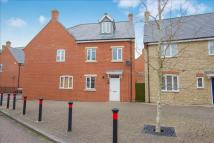 4 bedroom semi detached property for sale in Mariner Road, Swindon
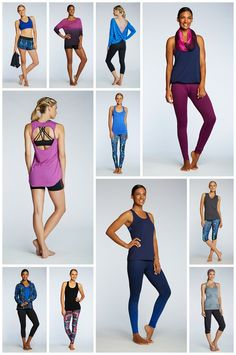 Spice up your workouts.  Enter to win new clothes/gear from @Fabletics #sponsored http://www.backatsquarezero.com/2014/08/10/fabletics-review-and-giveaway/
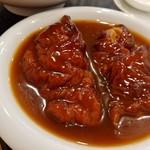 112065815 - 徳記豚足麺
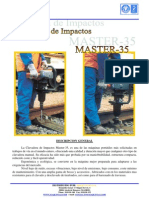 CLAVADORA DE IMPACTO[1]
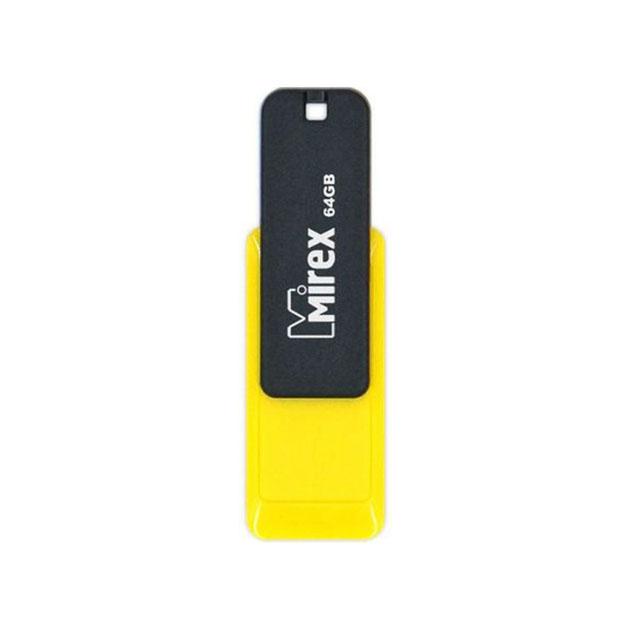 USB флешка MIREX City 64GB Yellow (13600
--- --- ---
Starting from the line containing "Spice up your", repeat each line exactly through the end of the entries, including the last, while leaving pictures out.

:: OUTPUT ::
 Spice up your workouts.  Enter to win new clothes/gear from @Fabletics #sponsored http://www.backatsquarezero.com/2014/08/10/fabletics-review-and-giveaway/
 112065815 - 徳記豚足麺
 CLAVADORA DE IMPACTO[1]
 USB флешка MIREX City 64GB Yellow (13600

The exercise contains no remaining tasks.